What the exercise asks:
The lines you need are those holding the word "JSON"; pull them from the material.
● ● ●
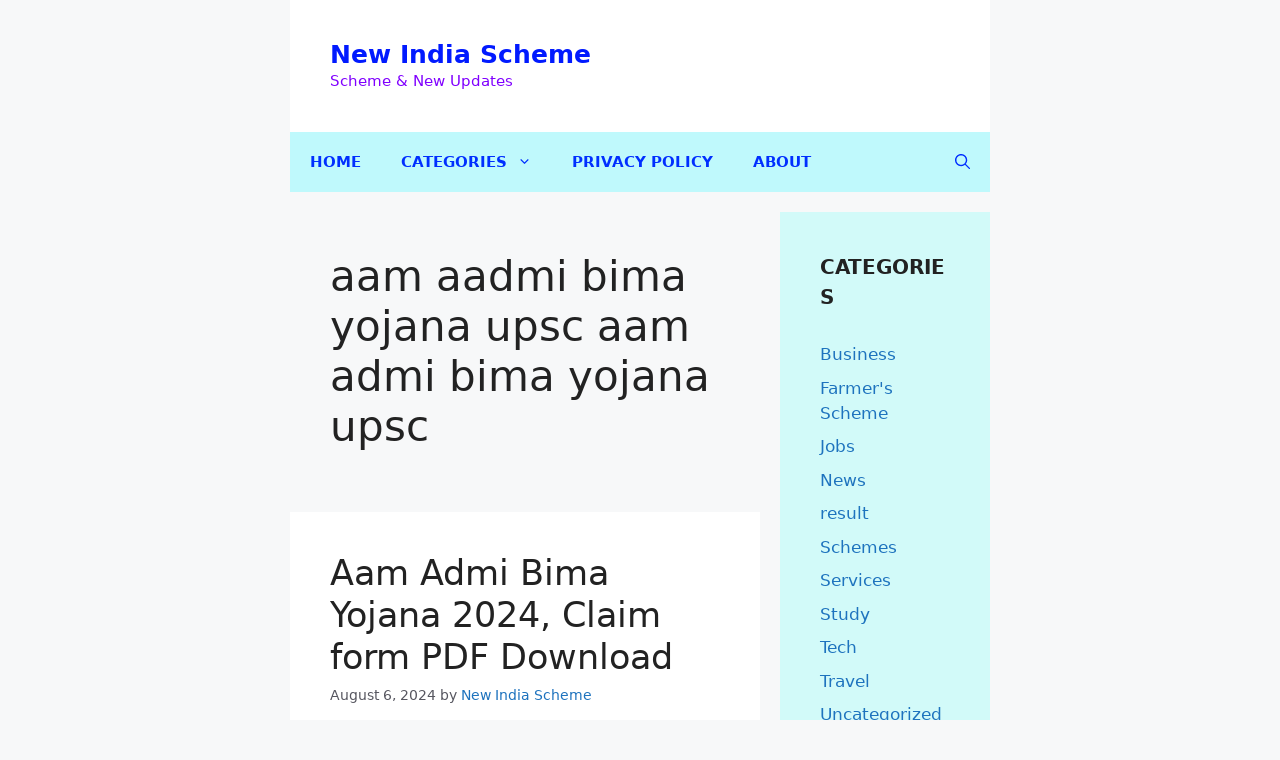

--- FILE ---
content_type: text/html; charset=utf-8
request_url: https://www.google.com/recaptcha/api2/aframe
body_size: 266
content:
<!DOCTYPE HTML><html><head><meta http-equiv="content-type" content="text/html; charset=UTF-8"></head><body><script nonce="_-g2DZofaXC1MmyxviHZ7g">/** Anti-fraud and anti-abuse applications only. See google.com/recaptcha */ try{var clients={'sodar':'https://pagead2.googlesyndication.com/pagead/sodar?'};window.addEventListener("message",function(a){try{if(a.source===window.parent){var b=JSON.parse(a.data);var c=clients[b['id']];if(c){var d=document.createElement('img');d.src=c+b['params']+'&rc='+(localStorage.getItem("rc::a")?sessionStorage.getItem("rc::b"):"");window.document.body.appendChild(d);sessionStorage.setItem("rc::e",parseInt(sessionStorage.getItem("rc::e")||0)+1);localStorage.setItem("rc::h",'1769561161223');}}}catch(b){}});window.parent.postMessage("_grecaptcha_ready", "*");}catch(b){}</script></body></html>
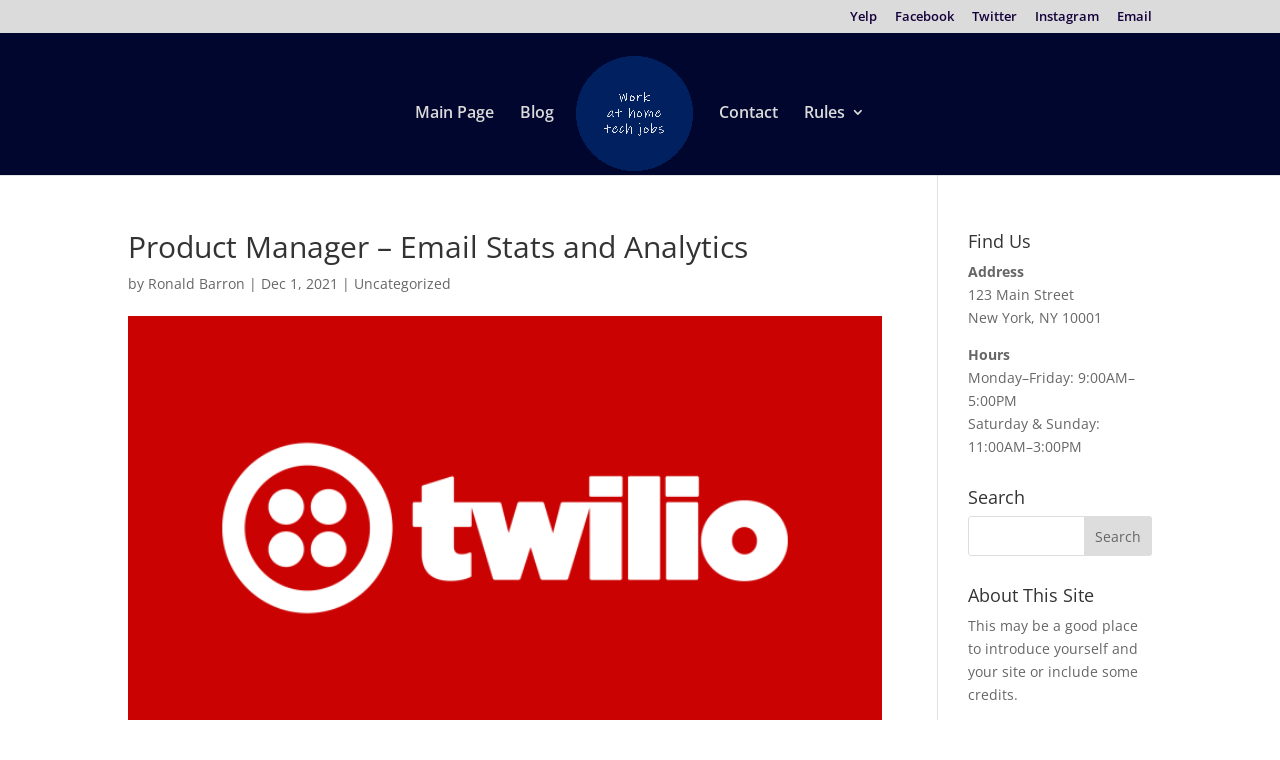

--- FILE ---
content_type: text/html; charset=utf-8
request_url: https://www.google.com/recaptcha/api2/aframe
body_size: 269
content:
<!DOCTYPE HTML><html><head><meta http-equiv="content-type" content="text/html; charset=UTF-8"></head><body><script nonce="xExLSYjWdxWTqbljgqQziQ">/** Anti-fraud and anti-abuse applications only. See google.com/recaptcha */ try{var clients={'sodar':'https://pagead2.googlesyndication.com/pagead/sodar?'};window.addEventListener("message",function(a){try{if(a.source===window.parent){var b=JSON.parse(a.data);var c=clients[b['id']];if(c){var d=document.createElement('img');d.src=c+b['params']+'&rc='+(localStorage.getItem("rc::a")?sessionStorage.getItem("rc::b"):"");window.document.body.appendChild(d);sessionStorage.setItem("rc::e",parseInt(sessionStorage.getItem("rc::e")||0)+1);localStorage.setItem("rc::h",'1768418379712');}}}catch(b){}});window.parent.postMessage("_grecaptcha_ready", "*");}catch(b){}</script></body></html>

--- FILE ---
content_type: text/css
request_url: https://workathometechjobs.com/wp-content/et-cache/global/et-divi-customizer-global.min.css?ver=1764943159
body_size: 853
content:
body,.et_pb_column_1_2 .et_quote_content blockquote cite,.et_pb_column_1_2 .et_link_content a.et_link_main_url,.et_pb_column_1_3 .et_quote_content blockquote cite,.et_pb_column_3_8 .et_quote_content blockquote cite,.et_pb_column_1_4 .et_quote_content blockquote cite,.et_pb_blog_grid .et_quote_content blockquote cite,.et_pb_column_1_3 .et_link_content a.et_link_main_url,.et_pb_column_3_8 .et_link_content a.et_link_main_url,.et_pb_column_1_4 .et_link_content a.et_link_main_url,.et_pb_blog_grid .et_link_content a.et_link_main_url,body .et_pb_bg_layout_light .et_pb_post p,body .et_pb_bg_layout_dark .et_pb_post p{font-size:14px}.et_pb_slide_content,.et_pb_best_value{font-size:15px}#main-header,#main-header .nav li ul,.et-search-form,#main-header .et_mobile_menu{background-color:#00062d}#main-header .nav li ul{background-color:#14003a}.nav li ul{border-color:#efefef}.et_secondary_nav_enabled #page-container #top-header{background-color:#dbdbdb!important}#et-secondary-nav li ul{background-color:#dbdbdb}#top-header,#top-header a{color:#14003a}.et_header_style_centered .mobile_nav .select_page,.et_header_style_split .mobile_nav .select_page,.et_nav_text_color_light #top-menu>li>a,.et_nav_text_color_dark #top-menu>li>a,#top-menu a,.et_mobile_menu li a,.et_nav_text_color_light .et_mobile_menu li a,.et_nav_text_color_dark .et_mobile_menu li a,#et_search_icon:before,.et_search_form_container input,span.et_close_search_field:after,#et-top-navigation .et-cart-info{color:#dbdbdb}.et_search_form_container input::-moz-placeholder{color:#dbdbdb}.et_search_form_container input::-webkit-input-placeholder{color:#dbdbdb}.et_search_form_container input:-ms-input-placeholder{color:#dbdbdb}#main-header .nav li ul a{color:#efefef}#top-header,#top-header a,#et-secondary-nav li li a,#top-header .et-social-icon a:before{font-size:13px}#top-menu li a{font-size:16px}body.et_vertical_nav .container.et_search_form_container .et-search-form input{font-size:16px!important}#top-menu li.current-menu-ancestor>a,#top-menu li.current-menu-item>a,#top-menu li.current_page_item>a{color:#246abf}#main-footer{background-color:#00002b}.footer-widget{color:#dbdbdb}#et-footer-nav{background-color:rgba(255,255,255,0)}.bottom-nav,.bottom-nav a,.bottom-nav li.current-menu-item a{color:#ef1f00}#et-footer-nav .bottom-nav li.current-menu-item a{color:#ef1f00}.bottom-nav{letter-spacing:2px}.bottom-nav,.bottom-nav a{font-size:16px}#footer-bottom{background-color:#dbdbdb}#footer-info,#footer-info a{color:#490010}#footer-bottom .et-social-icon a{color:#490010}@media only screen and (min-width:981px){.et_header_style_left #et-top-navigation,.et_header_style_split #et-top-navigation{padding:56px 0 0 0}.et_header_style_left #et-top-navigation nav>ul>li>a,.et_header_style_split #et-top-navigation nav>ul>li>a{padding-bottom:56px}.et_header_style_split .centered-inline-logo-wrap{width:112px;margin:-112px 0}.et_header_style_split .centered-inline-logo-wrap #logo{max-height:112px}.et_pb_svg_logo.et_header_style_split .centered-inline-logo-wrap #logo{height:112px}.et_header_style_centered #top-menu>li>a{padding-bottom:20px}.et_header_style_slide #et-top-navigation,.et_header_style_fullscreen #et-top-navigation{padding:47px 0 47px 0!important}.et_header_style_centered #main-header .logo_container{height:112px}.et_header_style_centered.et_hide_primary_logo #main-header:not(.et-fixed-header) .logo_container,.et_header_style_centered.et_hide_fixed_logo #main-header.et-fixed-header .logo_container{height:20.16px}.et_header_style_left .et-fixed-header #et-top-navigation,.et_header_style_split .et-fixed-header #et-top-navigation{padding:26px 0 0 0}.et_header_style_left .et-fixed-header #et-top-navigation nav>ul>li>a,.et_header_style_split .et-fixed-header #et-top-navigation nav>ul>li>a{padding-bottom:26px}.et_header_style_centered header#main-header.et-fixed-header .logo_container{height:51px}.et_header_style_split #main-header.et-fixed-header .centered-inline-logo-wrap{width:51px;margin:-51px 0}.et_header_style_split .et-fixed-header .centered-inline-logo-wrap #logo{max-height:51px}.et_pb_svg_logo.et_header_style_split .et-fixed-header .centered-inline-logo-wrap #logo{height:51px}.et_header_style_slide .et-fixed-header #et-top-navigation,.et_header_style_fullscreen .et-fixed-header #et-top-navigation{padding:17px 0 17px 0!important}.et_header_style_split #main-header .centered-inline-logo-wrap{width:auto;height:115.92px}.et_header_style_split #main-header.et-fixed-header .centered-inline-logo-wrap{width:auto;height:60.41px}.et_header_style_split .centered-inline-logo-wrap #logo,.et_header_style_split .et-fixed-header .centered-inline-logo-wrap #logo{height:auto;max-height:100%}.et_fixed_nav #page-container .et-fixed-header#top-header{background-color:#14003a!important}.et_fixed_nav #page-container .et-fixed-header#top-header #et-secondary-nav li ul{background-color:#14003a}.et-fixed-header#main-header,.et-fixed-header#main-header .nav li ul,.et-fixed-header .et-search-form{background-color:#dbdbdb}.et-fixed-header #top-menu li a{font-size:15px}.et-fixed-header #top-menu a,.et-fixed-header #et_search_icon:before,.et-fixed-header #et_top_search .et-search-form input,.et-fixed-header .et_search_form_container input,.et-fixed-header .et_close_search_field:after,.et-fixed-header #et-top-navigation .et-cart-info{color:#14003a!important}.et-fixed-header .et_search_form_container input::-moz-placeholder{color:#14003a!important}.et-fixed-header .et_search_form_container input::-webkit-input-placeholder{color:#14003a!important}.et-fixed-header .et_search_form_container input:-ms-input-placeholder{color:#14003a!important}.et-fixed-header #top-menu li.current-menu-ancestor>a,.et-fixed-header #top-menu li.current-menu-item>a,.et-fixed-header #top-menu li.current_page_item>a{color:rgba(0,100,158,0.78)!important}.et-fixed-header#top-header a{color:#efefef}}@media only screen and (min-width:1350px){.et_pb_row{padding:27px 0}.et_pb_section{padding:54px 0}.single.et_pb_pagebuilder_layout.et_full_width_page .et_post_meta_wrapper{padding-top:81px}.et_pb_fullwidth_section{padding:0}}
● ● ●
Finished exercise:
<!DOCTYPE HTML><html><head><meta http-equiv="content-type" content="text/html; charset=UTF-8"></head><body><script nonce="_-g2DZofaXC1MmyxviHZ7g">/** Anti-fraud and anti-abuse applications only. See google.com/recaptcha */ try{var clients={'sodar':'https://pagead2.googlesyndication.com/pagead/sodar?'};window.addEventListener("message",function(a){try{if(a.source===window.parent){var b=JSON.parse(a.data);var c=clients[b['id']];if(c){var d=document.createElement('img');d.src=c+b['params']+'&rc='+(localStorage.getItem("rc::a")?sessionStorage.getItem("rc::b"):"");window.document.body.appendChild(d);sessionStorage.setItem("rc::e",parseInt(sessionStorage.getItem("rc::e")||0)+1);localStorage.setItem("rc::h",'1769561161223');}}}catch(b){}});window.parent.postMessage("_grecaptcha_ready", "*");}catch(b){}</script></body></html>
<!DOCTYPE HTML><html><head><meta http-equiv="content-type" content="text/html; charset=UTF-8"></head><body><script nonce="xExLSYjWdxWTqbljgqQziQ">/** Anti-fraud and anti-abuse applications only. See google.com/recaptcha */ try{var clients={'sodar':'https://pagead2.googlesyndication.com/pagead/sodar?'};window.addEventListener("message",function(a){try{if(a.source===window.parent){var b=JSON.parse(a.data);var c=clients[b['id']];if(c){var d=document.createElement('img');d.src=c+b['params']+'&rc='+(localStorage.getItem("rc::a")?sessionStorage.getItem("rc::b"):"");window.document.body.appendChild(d);sessionStorage.setItem("rc::e",parseInt(sessionStorage.getItem("rc::e")||0)+1);localStorage.setItem("rc::h",'1768418379712');}}}catch(b){}});window.parent.postMessage("_grecaptcha_ready", "*");}catch(b){}</script></body></html>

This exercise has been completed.